When Dick finally became aware of what he was doing, he stopped, straightened up, and just stood there for a minute, breathing hard, while his wife huddled in frightened silence with the other two kids. Without a word, he turned and walked out of the house, afraid, he said later, of what he might do if he stayed.
His wife called her therapist, who involved Child Protective Services. While Dick was allowed to stay in his home, he was court-ordered into individual therapy and required to take a parenting class (he’d already taken one several years before).
A CPS worker came into the home for several months following the incident to interview the kids and make sure Dick was following through on the court order. Dick started with a psychodynamically oriented individual therapist within a week, saw a psychiatrist within a month, started on Zoloft and Wellbutrin, and enrolled in a 12-session Systematic Training for Effective Parenting (STEP) class. The family was seeing a therapist to work through what had happened, and Kristina continued in her individual therapy. Dick’s stress level continued to be dangerously high. He was at risk of losing his job as a graphic designer, still highly reactive with his kids, and increasingly depressed.

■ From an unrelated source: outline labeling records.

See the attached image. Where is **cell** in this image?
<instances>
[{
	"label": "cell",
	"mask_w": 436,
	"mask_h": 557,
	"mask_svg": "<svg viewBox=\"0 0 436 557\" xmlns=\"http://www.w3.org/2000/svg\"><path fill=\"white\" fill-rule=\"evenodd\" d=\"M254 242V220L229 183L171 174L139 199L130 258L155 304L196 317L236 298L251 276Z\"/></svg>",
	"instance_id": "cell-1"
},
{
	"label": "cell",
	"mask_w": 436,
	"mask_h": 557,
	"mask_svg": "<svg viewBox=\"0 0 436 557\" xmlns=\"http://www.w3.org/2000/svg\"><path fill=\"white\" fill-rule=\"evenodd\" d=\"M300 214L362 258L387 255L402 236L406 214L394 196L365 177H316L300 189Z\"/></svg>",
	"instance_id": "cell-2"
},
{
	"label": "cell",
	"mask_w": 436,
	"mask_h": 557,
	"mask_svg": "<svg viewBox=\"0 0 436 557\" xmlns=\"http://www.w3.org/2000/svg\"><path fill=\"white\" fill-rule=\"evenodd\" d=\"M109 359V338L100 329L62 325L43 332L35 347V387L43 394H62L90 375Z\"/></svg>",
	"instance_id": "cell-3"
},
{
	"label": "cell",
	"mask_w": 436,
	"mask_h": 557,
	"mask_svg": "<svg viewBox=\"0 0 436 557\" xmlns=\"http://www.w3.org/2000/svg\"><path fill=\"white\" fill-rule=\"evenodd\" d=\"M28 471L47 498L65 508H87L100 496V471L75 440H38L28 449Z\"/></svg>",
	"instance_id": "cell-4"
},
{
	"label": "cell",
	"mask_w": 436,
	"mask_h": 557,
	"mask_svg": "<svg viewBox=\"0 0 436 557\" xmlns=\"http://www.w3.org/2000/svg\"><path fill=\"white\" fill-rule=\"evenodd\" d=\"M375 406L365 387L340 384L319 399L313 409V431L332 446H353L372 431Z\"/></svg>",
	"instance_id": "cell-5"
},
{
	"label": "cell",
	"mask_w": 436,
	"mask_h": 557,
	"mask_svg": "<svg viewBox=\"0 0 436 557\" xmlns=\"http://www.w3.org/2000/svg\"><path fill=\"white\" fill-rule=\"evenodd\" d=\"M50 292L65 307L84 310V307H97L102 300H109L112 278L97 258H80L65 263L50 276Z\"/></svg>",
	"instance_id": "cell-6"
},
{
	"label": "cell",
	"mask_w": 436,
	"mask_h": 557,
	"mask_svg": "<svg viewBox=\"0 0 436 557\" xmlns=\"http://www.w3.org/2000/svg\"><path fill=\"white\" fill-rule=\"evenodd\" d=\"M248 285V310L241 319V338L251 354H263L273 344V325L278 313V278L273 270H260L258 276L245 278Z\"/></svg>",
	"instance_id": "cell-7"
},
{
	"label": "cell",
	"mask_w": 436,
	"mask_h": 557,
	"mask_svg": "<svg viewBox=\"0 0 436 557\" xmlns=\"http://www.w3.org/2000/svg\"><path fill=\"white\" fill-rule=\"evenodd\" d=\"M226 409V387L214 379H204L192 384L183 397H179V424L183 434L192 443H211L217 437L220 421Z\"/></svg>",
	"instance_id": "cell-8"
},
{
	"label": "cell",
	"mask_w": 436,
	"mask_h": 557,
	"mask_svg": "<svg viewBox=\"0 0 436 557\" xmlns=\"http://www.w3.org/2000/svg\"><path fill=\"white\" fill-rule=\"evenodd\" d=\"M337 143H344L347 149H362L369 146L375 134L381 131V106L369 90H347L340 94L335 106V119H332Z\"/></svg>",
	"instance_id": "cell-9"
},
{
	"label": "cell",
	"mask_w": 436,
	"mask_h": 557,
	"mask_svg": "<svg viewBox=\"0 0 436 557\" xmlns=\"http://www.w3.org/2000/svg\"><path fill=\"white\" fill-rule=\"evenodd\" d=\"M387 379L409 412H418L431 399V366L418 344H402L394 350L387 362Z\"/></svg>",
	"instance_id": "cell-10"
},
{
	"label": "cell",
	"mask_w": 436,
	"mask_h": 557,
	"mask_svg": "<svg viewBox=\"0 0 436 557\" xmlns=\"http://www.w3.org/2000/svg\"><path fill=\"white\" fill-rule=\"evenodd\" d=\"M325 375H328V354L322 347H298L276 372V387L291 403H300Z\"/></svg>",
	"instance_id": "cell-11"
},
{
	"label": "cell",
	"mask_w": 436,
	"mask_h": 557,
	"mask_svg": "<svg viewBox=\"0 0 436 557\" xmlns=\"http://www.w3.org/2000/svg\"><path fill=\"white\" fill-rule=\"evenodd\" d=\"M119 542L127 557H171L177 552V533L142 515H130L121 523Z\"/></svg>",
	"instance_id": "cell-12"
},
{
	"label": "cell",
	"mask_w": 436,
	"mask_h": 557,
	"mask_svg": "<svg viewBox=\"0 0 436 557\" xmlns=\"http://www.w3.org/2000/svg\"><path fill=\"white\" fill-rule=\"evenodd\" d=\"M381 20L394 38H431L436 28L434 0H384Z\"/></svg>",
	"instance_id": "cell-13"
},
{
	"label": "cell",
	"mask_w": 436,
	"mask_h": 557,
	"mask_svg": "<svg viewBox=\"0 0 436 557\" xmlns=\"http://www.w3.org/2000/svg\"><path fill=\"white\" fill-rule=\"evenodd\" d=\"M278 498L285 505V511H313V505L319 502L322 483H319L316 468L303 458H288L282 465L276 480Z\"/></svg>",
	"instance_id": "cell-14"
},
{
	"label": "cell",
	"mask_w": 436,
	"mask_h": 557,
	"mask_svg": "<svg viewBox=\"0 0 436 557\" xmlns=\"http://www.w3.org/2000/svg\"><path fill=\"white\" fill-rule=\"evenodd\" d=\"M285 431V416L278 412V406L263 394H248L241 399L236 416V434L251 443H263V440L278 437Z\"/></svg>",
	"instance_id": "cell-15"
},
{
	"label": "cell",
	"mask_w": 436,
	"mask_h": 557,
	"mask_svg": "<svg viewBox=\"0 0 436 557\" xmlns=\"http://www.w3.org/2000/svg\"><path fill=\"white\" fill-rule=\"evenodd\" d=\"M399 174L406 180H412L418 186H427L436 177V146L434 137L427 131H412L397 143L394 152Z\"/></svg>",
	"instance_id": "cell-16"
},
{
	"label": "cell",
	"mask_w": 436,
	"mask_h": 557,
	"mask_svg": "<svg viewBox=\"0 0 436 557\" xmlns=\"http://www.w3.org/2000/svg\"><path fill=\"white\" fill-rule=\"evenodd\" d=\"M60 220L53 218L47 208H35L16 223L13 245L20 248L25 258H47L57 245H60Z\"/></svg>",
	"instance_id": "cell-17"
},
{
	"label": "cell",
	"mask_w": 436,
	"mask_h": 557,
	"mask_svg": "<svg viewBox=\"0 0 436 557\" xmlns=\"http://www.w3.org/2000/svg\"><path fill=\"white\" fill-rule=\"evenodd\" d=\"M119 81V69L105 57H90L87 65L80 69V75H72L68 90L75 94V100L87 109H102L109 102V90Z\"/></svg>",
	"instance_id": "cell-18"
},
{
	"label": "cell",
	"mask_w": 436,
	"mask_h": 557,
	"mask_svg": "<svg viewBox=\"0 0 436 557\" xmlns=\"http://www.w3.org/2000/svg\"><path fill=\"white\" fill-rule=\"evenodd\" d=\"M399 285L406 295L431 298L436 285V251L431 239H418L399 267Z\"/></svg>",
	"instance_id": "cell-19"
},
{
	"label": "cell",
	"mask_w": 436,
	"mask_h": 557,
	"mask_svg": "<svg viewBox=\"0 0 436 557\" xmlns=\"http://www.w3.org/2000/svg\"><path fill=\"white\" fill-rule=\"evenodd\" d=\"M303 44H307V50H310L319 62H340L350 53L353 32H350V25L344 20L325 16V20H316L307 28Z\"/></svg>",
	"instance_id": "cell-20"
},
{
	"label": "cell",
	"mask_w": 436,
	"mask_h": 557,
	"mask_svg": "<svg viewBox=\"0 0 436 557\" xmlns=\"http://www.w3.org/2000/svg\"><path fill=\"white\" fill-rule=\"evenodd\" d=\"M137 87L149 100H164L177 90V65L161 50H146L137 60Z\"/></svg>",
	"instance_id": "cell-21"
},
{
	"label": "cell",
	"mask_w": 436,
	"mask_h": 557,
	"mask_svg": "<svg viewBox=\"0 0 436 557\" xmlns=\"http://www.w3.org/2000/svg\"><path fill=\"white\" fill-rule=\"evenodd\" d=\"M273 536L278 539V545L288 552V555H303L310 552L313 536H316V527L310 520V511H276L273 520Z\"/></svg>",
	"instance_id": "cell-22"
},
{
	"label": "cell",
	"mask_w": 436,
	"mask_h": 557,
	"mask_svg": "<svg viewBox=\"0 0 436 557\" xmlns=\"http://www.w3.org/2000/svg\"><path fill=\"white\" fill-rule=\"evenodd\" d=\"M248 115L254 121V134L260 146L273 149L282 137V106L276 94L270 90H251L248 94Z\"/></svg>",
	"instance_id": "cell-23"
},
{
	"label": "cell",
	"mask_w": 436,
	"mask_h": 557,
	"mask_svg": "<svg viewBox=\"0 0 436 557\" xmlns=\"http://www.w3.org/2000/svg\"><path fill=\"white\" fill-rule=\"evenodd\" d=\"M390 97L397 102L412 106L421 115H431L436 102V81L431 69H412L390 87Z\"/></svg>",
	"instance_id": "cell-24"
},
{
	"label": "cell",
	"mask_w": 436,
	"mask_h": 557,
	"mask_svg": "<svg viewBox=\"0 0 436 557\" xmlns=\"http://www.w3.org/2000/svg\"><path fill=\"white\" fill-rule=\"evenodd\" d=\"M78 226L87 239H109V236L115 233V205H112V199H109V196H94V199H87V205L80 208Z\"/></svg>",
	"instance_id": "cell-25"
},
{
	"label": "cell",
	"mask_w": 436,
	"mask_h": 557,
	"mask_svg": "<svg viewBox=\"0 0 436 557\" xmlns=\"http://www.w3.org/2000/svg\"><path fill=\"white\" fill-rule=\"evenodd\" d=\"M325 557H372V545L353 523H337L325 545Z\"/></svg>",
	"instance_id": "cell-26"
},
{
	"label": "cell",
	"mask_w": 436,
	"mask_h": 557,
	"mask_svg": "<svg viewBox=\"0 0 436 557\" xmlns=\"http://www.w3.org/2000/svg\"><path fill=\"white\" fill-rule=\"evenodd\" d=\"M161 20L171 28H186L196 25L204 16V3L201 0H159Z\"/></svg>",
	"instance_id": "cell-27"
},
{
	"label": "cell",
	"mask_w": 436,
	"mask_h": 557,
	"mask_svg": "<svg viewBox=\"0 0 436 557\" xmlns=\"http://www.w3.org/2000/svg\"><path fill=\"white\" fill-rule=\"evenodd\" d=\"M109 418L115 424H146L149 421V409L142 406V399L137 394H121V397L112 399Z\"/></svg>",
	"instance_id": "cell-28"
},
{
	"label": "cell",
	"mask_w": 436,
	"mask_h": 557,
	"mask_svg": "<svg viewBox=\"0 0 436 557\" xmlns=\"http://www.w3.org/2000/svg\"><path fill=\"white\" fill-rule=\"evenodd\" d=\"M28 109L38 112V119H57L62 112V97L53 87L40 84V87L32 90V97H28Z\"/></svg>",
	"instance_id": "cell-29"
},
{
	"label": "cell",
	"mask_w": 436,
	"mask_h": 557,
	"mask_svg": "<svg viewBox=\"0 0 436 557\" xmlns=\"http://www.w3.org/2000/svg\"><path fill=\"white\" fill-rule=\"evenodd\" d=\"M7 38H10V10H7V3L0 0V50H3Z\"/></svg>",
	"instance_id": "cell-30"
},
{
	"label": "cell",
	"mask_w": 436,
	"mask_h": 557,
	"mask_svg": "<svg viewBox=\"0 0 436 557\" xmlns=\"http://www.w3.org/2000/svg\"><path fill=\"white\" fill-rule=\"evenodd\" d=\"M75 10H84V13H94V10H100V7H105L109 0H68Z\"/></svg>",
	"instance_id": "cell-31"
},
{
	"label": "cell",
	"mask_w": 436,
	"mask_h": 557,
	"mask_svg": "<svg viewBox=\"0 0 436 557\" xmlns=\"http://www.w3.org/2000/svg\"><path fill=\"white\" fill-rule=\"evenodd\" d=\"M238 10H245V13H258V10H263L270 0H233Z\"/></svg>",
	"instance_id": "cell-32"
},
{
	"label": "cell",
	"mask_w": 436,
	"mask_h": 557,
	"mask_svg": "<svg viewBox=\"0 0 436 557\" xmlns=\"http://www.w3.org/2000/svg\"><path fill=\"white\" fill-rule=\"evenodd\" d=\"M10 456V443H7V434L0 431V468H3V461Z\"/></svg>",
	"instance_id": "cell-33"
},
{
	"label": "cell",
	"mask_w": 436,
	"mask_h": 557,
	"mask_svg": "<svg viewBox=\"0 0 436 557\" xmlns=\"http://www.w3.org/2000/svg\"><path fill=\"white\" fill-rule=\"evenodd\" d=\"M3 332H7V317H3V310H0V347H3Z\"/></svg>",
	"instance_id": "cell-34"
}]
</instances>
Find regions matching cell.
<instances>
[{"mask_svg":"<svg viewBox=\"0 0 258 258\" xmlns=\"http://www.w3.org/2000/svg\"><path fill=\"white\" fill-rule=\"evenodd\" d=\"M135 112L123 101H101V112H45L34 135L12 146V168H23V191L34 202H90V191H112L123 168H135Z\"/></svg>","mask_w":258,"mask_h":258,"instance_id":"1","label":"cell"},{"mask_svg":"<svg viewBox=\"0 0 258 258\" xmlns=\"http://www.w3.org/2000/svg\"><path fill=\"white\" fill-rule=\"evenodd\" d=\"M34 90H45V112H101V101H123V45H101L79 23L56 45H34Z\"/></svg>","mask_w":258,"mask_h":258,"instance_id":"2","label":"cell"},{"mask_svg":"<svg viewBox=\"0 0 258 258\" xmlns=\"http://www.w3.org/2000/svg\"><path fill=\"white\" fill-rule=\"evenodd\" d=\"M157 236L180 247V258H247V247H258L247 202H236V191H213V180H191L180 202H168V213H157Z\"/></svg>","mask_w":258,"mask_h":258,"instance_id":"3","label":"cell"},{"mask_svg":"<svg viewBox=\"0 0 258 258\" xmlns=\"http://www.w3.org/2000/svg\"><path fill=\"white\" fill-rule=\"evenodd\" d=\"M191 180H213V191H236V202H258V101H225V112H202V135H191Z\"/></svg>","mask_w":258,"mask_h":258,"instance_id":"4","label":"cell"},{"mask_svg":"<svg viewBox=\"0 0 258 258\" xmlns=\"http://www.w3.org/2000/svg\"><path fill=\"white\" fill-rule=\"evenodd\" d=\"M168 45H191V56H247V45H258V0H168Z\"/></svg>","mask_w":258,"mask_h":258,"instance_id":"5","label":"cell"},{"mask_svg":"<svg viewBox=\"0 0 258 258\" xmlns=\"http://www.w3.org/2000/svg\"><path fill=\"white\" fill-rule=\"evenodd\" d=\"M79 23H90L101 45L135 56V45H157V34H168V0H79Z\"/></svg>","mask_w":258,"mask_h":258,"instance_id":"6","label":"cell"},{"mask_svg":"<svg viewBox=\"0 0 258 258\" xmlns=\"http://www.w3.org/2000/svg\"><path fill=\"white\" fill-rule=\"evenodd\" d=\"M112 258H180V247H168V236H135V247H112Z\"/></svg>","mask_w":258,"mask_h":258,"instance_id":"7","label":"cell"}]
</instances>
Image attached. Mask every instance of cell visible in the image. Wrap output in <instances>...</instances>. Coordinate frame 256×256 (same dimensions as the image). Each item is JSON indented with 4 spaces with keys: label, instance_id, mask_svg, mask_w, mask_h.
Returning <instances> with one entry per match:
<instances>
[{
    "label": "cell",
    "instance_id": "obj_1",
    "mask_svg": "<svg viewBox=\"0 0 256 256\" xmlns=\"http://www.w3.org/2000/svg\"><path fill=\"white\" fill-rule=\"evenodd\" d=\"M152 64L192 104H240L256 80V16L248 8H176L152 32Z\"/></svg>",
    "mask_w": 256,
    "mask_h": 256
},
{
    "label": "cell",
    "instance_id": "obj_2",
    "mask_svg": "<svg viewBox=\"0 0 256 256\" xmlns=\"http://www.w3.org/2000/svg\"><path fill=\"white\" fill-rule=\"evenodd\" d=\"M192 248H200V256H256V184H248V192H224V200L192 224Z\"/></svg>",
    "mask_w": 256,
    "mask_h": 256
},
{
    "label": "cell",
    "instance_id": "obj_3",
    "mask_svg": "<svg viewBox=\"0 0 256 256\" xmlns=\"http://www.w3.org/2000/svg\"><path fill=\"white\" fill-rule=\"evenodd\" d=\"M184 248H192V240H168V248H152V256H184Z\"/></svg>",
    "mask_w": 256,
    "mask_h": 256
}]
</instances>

Despondent in the aftermath of his meltdown, full of shame and self-contempt, he experienced a severe depression that neither therapists, his minister, nor his friends could alleviate. Almost a year passed, and Dick was increasingly worried he was going to “lose it” again. A neighbor finally got through to him and suggested he attend a ParentCircle informational session. Dick had a lot of questions, but despite his skepticism, he decided to give the ParentCircle a try and joined a group that was forming the following week.